"Here, du Plessis, sit by the bed. I want to talk with you."

"Will you have light, Sire?"

"No. It disturbs my eyes. Listen to what I shall say. You are here? Yes. Well, then, I am going to die."

"Sire! For God's sake—let me call some—"

"Chut! I want no one. It'll be a comfort to go in peace. I am going to die. I have always feared the thought; but when one really arrives at the time—it is not much. I am not afraid, du Plessis. I wish to express to you my gratitude for having kept the Court and the doctors and the Orléans lot away from me. They are bores. What I would say is this: When I am really gone, there will, of course, be a scandal concerning my sickness and death, having none but you and—her—to attend me. You'll get through it, du Plessis. Parbleu! There is no nation that can withstand your manner. My dear Dauphin—ought to love you. But Anne—Anne! Where will she go? What to do for her? Richelieu, I love her. Yes, truly, as no woman before. Take her, then, under your protection. I leave her to your care. Get her from here safely. Send her for a little to her estates, or one of yours. Say that I command her title to remain to her. But, my friend, do not let her marry. Keep her from that. Par le ciel! If I dreamed that she would—d'Agenois, or that de Mailly, or any other—promise, du Plessis!"

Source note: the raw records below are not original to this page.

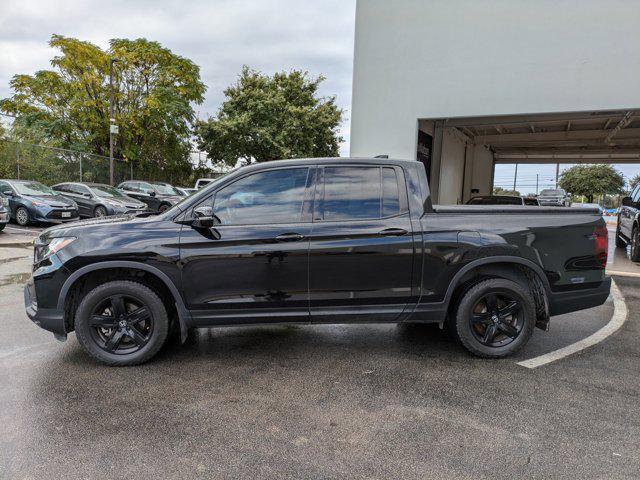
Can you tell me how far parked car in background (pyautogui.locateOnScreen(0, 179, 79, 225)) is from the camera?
43.8 ft

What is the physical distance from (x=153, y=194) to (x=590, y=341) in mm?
18236

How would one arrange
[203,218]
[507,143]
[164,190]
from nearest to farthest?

"Your will, always, Sire!"

"More wine, then. Diable! My head is on fire! More wine, and I sleep again."

Richelieu refilled the glass, which his master drained to the last drop. Then he sank back to the pillows, turned restlessly half a dozen times, whistled a bar or two in the darkness, and so dozed again, while the Duke, with a new and very heavy weight upon his heart, returned to the window. The King had frightened him more than he dared confess to himself. Certainly Louis' words had been unmistakably sincere. He believed that he was going to die. The King's fear of danger to his favorite Duchess was well founded, unquestionably. But the King's confidence in Richelieu's ability to rise again in the world, Richelieu himself held in very decided doubt. If matters were come to this pass, it were well to act. When a man's Damocles has actually got to the single-hair state, that man, if there be any way in which to move, does very well to get from under it, though he must leave a companion behind, helpless, in his place. The King must live till morning, must absolutely live till morning, and then—Richelieu would once more prove himself a wise man. He must turn traitor to his personal trust with madame and the King, too, for the sake of the safety of the King, and, therefore, his own. If he regretted the inevitable consequences in the career of la Châteauroux, he was philosopher enough to wave them aside without difficulty. Something one must lose in such a place. It should be as little as possible.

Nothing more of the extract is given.